Les erreurs les plus fréquentes sont les yeux placés trop haut sur le visage, les cheveux dessinés comme des pointes indépendantes, des épaules parfaitement horizontales dans une pose censée être violente, des mains trop petites et des muscles symétriques malgré une torsion du corps. Corrigez-les en revenant aux axes et aux volumes, non en ajoutant des détails.
Publier un fan art avec discernement
Un dessin d’étude ou un fan art partagé dans un cadre personnel reste différent d’une exploitation commerciale. Les personnages, logos et visuels de Dragon Ball sont protégés. Évitez de présenter votre travail comme officiel, créditez clairement l’inspiration lorsque cela est pertinent et renseignez-vous sur les autorisations nécessaires avant de vendre des tirages, produits ou commandes utilisant ces personnages. Le moyen le plus libre de construire un portfolio commercial est de créer vos propres combattants, tenues et univers à partir des compétences acquises.
Votre objectif final n’est pas de reproduire trait pour trait une image existante, mais de savoir bâtir une figure énergique, expressive et solide. Une fois la construction maîtrisée, vous pourrez dessiner un hommage convaincant à Dragon Ball Z comme inventer des personnages qui vous ressemblent.
Questions fréquentes
Faut-il savoir dessiner l’anatomie pour dessiner Dragon Ball Z ?
Non, mais connaître une anatomie simplifiée aide beaucoup. Commencez par le squelette, les volumes du thorax et du bassin, puis les cylindres des membres. Les muscles stylisés seront bien plus crédibles s’ils reposent sur cette structure.
Comment dessiner les cheveux de Goku ou d’un Saiyan sans qu’ils paraissent plats ?
Construisez d’abord une masse de cheveux autour du crâne, puis divisez-la en quelques grandes mèches dirigées. Ajoutez seulement des séparations internes et des ombres à la base des touffes : dessiner une pointe après l’autre donne souvent un résultat rigide.

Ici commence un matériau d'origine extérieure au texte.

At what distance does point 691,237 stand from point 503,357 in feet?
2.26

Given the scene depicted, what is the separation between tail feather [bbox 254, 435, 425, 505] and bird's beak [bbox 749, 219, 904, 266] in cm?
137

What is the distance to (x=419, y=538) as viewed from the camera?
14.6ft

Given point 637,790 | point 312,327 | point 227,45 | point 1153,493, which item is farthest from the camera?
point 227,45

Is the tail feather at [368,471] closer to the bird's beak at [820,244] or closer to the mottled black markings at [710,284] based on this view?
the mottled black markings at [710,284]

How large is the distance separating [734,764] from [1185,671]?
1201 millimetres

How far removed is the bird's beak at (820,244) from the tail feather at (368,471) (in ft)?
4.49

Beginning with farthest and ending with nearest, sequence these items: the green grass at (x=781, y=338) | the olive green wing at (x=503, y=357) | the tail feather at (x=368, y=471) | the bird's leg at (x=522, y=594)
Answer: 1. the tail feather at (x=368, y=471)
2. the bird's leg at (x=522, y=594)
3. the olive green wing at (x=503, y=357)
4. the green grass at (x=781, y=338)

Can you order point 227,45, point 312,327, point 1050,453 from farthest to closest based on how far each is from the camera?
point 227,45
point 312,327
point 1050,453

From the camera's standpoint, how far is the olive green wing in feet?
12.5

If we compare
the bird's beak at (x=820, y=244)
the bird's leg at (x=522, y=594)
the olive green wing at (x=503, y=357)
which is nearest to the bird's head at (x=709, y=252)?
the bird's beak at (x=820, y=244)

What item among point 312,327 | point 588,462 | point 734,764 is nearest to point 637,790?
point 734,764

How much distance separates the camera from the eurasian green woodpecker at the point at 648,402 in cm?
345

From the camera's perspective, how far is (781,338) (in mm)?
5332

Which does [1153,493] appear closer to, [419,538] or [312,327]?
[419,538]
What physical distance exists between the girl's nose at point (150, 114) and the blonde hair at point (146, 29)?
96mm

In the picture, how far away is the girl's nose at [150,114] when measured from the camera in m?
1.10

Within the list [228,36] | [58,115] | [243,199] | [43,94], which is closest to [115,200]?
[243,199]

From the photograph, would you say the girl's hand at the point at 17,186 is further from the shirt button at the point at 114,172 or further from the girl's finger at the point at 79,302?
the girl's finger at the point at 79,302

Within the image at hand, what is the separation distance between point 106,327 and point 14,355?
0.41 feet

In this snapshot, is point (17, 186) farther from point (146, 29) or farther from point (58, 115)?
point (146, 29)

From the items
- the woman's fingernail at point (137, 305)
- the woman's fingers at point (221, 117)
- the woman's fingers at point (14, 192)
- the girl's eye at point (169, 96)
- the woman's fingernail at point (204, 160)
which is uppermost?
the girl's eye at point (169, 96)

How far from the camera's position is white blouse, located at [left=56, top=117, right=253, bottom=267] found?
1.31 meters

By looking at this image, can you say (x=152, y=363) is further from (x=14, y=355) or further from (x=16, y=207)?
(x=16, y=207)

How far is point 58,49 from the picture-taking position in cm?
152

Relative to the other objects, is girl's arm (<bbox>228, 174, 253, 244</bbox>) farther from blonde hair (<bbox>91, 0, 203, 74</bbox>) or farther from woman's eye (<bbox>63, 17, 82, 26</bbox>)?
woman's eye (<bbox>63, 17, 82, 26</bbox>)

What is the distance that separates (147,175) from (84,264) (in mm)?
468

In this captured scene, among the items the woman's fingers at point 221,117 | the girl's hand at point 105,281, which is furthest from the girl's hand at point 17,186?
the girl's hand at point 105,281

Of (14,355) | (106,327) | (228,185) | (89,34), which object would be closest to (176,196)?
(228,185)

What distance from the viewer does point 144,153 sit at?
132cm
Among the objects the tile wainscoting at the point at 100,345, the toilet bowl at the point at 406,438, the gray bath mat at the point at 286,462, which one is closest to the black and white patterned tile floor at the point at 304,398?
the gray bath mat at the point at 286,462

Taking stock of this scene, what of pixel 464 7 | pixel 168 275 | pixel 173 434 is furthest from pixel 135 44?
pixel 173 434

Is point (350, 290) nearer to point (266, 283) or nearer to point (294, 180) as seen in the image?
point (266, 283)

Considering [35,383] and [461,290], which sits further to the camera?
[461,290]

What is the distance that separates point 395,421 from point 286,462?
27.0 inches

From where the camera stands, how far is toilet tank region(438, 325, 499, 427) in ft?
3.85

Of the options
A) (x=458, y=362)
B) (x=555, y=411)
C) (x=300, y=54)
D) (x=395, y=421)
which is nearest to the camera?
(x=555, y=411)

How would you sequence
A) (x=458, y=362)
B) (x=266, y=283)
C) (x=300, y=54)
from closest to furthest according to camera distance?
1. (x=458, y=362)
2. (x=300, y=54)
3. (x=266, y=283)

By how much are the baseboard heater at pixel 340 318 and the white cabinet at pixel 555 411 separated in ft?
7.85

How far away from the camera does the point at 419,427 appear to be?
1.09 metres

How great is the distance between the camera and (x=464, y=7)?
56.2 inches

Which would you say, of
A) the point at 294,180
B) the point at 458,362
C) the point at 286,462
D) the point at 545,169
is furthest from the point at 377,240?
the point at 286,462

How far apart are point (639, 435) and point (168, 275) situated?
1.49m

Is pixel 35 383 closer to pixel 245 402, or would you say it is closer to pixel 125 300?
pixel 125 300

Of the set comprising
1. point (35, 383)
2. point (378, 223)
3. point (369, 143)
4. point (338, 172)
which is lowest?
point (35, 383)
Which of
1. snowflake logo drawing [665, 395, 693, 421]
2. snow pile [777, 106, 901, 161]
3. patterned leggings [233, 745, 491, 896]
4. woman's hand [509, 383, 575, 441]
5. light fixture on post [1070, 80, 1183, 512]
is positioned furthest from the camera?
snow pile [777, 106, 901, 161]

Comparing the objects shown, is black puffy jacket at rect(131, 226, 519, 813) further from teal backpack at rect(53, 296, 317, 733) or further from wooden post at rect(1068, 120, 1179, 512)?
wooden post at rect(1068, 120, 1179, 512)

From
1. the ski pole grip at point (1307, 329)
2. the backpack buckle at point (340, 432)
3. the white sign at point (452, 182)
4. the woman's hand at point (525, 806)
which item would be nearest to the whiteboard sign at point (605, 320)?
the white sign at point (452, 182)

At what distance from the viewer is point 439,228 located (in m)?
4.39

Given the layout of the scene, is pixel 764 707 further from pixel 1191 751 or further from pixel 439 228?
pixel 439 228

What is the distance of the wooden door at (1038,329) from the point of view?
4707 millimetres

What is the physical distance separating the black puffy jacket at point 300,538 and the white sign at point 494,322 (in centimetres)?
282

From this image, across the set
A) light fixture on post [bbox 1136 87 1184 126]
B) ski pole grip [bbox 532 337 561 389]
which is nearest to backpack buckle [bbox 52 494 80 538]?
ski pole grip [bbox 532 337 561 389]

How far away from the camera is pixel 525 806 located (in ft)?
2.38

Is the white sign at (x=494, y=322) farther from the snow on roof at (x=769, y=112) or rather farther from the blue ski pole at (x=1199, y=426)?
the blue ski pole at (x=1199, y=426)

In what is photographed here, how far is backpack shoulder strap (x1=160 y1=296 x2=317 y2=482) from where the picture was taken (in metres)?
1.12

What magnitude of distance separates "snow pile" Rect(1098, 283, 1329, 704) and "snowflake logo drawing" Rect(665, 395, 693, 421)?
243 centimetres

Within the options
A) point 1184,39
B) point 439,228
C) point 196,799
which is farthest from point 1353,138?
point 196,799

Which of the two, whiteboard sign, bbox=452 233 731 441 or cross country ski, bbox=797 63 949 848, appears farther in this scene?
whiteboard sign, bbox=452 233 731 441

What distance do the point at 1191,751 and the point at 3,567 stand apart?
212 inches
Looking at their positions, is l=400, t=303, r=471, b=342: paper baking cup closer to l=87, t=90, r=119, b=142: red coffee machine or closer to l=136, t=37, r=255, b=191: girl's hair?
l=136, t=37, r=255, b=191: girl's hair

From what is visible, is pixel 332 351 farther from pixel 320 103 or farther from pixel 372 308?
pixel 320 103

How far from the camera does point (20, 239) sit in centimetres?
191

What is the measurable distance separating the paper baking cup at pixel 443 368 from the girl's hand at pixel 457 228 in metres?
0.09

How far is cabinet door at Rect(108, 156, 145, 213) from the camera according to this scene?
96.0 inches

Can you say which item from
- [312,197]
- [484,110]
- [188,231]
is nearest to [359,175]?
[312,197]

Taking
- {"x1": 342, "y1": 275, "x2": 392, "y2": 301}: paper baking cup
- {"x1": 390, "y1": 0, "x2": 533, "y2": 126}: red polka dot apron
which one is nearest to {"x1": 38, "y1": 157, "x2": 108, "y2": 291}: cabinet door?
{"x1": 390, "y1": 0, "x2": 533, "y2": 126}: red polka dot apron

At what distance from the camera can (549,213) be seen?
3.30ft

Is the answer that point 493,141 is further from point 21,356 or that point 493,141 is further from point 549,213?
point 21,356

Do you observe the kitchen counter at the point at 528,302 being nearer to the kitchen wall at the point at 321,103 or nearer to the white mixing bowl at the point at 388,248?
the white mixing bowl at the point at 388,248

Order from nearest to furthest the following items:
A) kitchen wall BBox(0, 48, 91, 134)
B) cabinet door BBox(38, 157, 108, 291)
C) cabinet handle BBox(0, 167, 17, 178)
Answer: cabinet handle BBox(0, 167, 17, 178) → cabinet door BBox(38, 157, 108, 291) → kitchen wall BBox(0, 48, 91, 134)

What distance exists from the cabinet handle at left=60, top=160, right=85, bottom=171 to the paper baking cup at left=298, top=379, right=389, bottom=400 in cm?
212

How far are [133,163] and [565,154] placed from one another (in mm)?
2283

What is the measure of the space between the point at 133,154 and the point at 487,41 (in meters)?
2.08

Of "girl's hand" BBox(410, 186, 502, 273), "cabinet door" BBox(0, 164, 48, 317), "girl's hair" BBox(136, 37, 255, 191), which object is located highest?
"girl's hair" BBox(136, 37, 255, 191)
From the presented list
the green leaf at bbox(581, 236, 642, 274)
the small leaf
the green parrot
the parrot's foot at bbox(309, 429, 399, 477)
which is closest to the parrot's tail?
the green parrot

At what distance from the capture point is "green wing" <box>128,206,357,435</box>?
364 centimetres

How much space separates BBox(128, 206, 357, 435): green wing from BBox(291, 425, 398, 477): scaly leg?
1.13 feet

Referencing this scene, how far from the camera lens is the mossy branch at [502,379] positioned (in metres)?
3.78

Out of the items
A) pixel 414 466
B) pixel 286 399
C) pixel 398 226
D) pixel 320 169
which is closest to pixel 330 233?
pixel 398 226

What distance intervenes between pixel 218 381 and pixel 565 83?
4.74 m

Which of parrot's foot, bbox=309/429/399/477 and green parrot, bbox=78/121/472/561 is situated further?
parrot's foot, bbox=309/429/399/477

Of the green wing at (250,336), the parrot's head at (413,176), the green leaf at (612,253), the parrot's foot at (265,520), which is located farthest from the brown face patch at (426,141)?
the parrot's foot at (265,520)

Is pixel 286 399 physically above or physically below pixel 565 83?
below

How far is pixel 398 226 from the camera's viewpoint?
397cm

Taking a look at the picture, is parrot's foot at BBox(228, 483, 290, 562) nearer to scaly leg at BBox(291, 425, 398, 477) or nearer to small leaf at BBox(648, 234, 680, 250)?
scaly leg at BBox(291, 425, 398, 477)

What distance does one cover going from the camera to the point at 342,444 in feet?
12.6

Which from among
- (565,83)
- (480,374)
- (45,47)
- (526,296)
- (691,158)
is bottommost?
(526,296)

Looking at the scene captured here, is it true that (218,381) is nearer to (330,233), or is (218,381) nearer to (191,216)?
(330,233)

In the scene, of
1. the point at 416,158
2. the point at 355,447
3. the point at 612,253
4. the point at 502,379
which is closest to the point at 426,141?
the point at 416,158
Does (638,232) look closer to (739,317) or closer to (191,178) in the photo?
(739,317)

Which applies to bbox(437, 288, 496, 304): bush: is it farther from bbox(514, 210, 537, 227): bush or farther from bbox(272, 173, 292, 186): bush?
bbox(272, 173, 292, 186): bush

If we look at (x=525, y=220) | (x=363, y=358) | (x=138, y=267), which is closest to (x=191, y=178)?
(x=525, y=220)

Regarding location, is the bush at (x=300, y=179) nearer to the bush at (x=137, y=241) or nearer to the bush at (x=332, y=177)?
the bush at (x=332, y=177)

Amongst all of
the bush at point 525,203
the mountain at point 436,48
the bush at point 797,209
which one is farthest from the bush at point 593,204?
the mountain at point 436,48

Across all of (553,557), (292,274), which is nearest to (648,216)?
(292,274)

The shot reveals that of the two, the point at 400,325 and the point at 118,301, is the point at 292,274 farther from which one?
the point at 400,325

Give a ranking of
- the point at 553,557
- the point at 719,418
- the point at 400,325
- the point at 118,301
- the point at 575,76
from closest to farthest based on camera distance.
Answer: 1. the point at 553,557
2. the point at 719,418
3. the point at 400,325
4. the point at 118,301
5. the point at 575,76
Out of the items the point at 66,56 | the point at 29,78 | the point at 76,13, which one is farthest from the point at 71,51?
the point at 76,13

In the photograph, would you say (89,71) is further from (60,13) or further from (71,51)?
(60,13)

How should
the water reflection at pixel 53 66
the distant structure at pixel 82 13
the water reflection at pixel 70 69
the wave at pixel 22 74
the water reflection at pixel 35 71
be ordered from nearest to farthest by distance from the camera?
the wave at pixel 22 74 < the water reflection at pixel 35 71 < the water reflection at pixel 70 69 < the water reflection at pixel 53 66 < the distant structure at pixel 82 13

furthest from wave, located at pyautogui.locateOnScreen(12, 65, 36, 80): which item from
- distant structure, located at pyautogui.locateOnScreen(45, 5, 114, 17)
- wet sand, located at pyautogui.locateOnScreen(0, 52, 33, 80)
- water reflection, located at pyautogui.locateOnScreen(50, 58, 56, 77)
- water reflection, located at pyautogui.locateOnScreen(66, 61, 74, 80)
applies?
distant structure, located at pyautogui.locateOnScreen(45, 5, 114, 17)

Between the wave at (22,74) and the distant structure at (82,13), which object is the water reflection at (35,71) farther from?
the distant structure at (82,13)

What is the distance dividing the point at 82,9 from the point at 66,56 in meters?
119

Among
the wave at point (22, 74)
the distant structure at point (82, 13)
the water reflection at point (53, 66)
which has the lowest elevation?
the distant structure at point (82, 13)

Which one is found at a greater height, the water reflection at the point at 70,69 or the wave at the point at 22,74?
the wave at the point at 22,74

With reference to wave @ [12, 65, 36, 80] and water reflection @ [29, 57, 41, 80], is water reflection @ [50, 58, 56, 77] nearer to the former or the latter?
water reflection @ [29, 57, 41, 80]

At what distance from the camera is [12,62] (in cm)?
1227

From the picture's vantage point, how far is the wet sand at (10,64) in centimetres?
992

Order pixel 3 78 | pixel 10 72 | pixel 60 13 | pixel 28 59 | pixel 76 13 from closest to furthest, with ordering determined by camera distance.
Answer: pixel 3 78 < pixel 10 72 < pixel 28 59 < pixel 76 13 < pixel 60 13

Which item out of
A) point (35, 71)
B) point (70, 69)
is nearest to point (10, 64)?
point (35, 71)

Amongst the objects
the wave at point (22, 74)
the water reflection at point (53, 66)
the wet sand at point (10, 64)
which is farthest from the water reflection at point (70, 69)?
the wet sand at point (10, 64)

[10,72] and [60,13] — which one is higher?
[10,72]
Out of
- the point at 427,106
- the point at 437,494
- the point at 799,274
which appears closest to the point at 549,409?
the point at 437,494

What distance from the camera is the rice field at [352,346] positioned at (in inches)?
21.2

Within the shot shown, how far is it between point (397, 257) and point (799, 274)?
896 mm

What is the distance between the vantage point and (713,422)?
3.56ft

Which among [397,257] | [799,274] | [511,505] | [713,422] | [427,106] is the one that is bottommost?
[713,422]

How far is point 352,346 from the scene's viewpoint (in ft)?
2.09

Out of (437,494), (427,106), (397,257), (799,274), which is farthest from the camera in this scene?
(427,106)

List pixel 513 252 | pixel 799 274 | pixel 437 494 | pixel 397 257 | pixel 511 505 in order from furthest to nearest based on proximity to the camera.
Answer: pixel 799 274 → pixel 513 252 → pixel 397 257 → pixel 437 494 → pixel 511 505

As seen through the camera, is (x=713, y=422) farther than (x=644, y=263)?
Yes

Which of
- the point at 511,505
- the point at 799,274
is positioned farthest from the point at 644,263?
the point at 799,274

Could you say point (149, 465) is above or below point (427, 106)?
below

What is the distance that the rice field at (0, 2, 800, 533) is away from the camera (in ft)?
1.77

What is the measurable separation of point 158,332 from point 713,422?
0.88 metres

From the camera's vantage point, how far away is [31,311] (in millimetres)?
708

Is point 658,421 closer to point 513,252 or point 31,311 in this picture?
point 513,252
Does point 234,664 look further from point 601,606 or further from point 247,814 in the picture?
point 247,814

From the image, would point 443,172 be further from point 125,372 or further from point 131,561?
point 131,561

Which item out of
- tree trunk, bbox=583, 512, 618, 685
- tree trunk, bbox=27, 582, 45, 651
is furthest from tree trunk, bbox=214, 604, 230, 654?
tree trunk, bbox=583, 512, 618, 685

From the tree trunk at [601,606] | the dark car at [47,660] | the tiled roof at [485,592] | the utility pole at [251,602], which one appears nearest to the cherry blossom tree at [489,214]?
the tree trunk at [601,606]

Pourquoi mes poses de combat semblent-elles raides ?
Il manque généralement une ligne d’action, une répartition du poids ou une opposition entre les épaules et le bassin. Commencez par une petite silhouette très simple et vérifiez que le geste est lisible avant de dessiner les muscles et les vêtements.
Quel matériel utiliser pour commencer ?
Un crayon, une gomme et du papier suffisent largement. Ajoutez un feutre noir lorsque vous voulez travailler l’encrage. En numérique, un logiciel avec calques et un pinceau simple est plus utile qu’un grand nombre de brosses spécialisées.
Puis-je vendre des dessins de personnages Dragon Ball Z ?
Les personnages et leurs éléments distinctifs sont protégés par le droit de la propriété intellectuelle. La vente de produits ou de commandes les représentant peut nécessiter une autorisation des ayants droit. Pour une activité commerciale durable, privilégiez des personnages originaux et demandez conseil à un professionnel du droit en cas de projet précis.